本文
2020年02月10日
どの程度心房細動が治るかは、アブレーションしてみないと分からない。発作性心房細動の患者に、100人中何人治ったという統計学的治療成績は算出可能である。
「桑原大志著:発作ゼロ・再発ゼロをめざす心房細動治療、 幻冬舎 2016.11.15」参考になる。第3章 発作の恐怖と決別する。完治を目指すカテーテルアブレーションとは」の概要の続きは以下の通りである。
1.カテーテルアブレーションを実施することで、心房細動ぱどの程度治るのかは、心房細動起源の数、場所、心房細動の罹病期間、心房の大きさ、アブレーションの実施施設などにより大きく変わる。以下に、筆者が勤務していた横須賀共済病院での研究結果を中心にまとめる。カテーテルアブレーションで発作性心房細動が治るか治らないかは、次の因子に左右される。
2.(1)心房細動がイソプロテレノールによって誘発されるか否か、(2)誘発された心房細動起源を同定できるか否か、(3)心房細動起源の数は一つか複数か、(4)心房細動起源は心筋の浅いところにあるか、深いところにあるか、である。
3.これらの因子は患者により異なり、アブレーション前には予測不可能です。そのため、どの程度心房細動が治るかは、実際にアゾレーションしてみないと分からない。しかし、100人の発作性心房細動の患者さんに、同じような方法で治療を行ったら、100人中何人治ったという統計学的治療成績は算出可能である。
4.その成績を述べると、カテーテルアブレーションと薬物の治療成績を比較できる。する。現在までに、その大規模臨床試験は世界に8つ存在する。これらの試験では、アブレーションを実施、もしくは薬剤を投与し、その後1年間、30秒以上の心房細動が出現しないことを成功と定義している。
5.各試験により結果は様々だが、これらの結果の平均値をとると、発作性心房細動はカテーテルアブレーションにより80%の患者さんで治癒しており、薬剤では30%に留まっている。

収集データ:
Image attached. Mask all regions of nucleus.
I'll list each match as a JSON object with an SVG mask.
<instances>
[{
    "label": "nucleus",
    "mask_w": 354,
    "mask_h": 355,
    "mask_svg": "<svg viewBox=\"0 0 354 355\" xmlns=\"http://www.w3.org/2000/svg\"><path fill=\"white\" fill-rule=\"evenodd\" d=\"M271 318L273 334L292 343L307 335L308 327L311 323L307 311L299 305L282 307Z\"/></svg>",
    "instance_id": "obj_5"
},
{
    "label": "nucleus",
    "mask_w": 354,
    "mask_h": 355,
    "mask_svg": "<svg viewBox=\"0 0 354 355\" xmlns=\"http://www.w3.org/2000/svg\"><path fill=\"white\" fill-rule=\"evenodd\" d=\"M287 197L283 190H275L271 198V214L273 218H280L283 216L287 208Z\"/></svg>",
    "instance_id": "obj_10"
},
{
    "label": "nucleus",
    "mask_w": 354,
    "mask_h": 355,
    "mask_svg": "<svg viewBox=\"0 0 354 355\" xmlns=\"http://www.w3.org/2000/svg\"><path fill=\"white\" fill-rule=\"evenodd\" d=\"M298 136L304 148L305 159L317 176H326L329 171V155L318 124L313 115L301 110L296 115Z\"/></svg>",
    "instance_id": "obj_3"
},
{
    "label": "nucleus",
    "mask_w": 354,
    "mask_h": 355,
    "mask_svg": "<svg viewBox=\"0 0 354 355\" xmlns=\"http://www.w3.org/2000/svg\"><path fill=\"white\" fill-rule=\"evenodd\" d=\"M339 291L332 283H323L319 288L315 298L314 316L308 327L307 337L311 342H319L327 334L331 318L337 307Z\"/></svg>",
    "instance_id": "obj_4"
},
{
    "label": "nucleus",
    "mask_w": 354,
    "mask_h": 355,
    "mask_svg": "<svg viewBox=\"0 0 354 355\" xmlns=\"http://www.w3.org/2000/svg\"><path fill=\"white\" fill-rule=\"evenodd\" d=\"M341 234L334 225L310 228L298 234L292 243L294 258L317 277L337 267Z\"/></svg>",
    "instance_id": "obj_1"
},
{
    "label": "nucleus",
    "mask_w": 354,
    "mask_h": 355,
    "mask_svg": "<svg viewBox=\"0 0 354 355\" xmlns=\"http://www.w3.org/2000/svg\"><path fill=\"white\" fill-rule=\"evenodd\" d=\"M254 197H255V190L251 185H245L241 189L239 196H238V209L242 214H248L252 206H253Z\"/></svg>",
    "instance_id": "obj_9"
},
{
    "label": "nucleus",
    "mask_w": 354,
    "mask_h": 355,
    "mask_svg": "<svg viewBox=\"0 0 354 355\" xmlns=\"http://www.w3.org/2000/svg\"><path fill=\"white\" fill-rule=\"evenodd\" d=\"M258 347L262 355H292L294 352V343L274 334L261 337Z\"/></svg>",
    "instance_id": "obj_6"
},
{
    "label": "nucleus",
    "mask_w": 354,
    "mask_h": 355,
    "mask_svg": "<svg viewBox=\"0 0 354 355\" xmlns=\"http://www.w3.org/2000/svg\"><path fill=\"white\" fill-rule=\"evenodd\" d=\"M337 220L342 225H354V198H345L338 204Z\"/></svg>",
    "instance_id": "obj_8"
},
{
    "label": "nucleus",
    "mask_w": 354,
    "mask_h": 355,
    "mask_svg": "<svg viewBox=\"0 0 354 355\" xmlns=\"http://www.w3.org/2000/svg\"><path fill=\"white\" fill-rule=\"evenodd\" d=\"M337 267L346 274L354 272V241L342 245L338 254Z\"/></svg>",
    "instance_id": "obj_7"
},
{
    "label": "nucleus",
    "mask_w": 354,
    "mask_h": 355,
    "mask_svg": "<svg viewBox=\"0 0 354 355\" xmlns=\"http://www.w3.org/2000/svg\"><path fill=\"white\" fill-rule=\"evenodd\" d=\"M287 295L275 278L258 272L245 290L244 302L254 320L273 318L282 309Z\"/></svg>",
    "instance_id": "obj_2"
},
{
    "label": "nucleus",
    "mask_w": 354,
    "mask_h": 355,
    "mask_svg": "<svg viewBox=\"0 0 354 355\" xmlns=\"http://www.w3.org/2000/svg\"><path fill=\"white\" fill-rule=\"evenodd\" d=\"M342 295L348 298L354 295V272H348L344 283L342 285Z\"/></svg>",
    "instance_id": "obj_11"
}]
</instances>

課題一覧
1. 本文の「2.(1)心房細動がイソプロテレノールによって」で始まる段落を、主な内容を保ったまま箇条書きにまとめてください。
2. 本文によると、大規模臨床試験では何をもって治療の成功と定義していますか。
収集データは本課題には一切関係しません。

解答一覧
1.
- 心房細動がイソプロテレノールによって誘発されるか否か
- 誘発された心房細動起源を同定できるか否か
- 心房細動起源の数が一つか複数か
- 心房細動起源が心筋の浅いところにあるか、深いところにあるか

2. アブレーションの実施または薬剤の投与後1年間、30秒以上の心房細動が出現しないことです。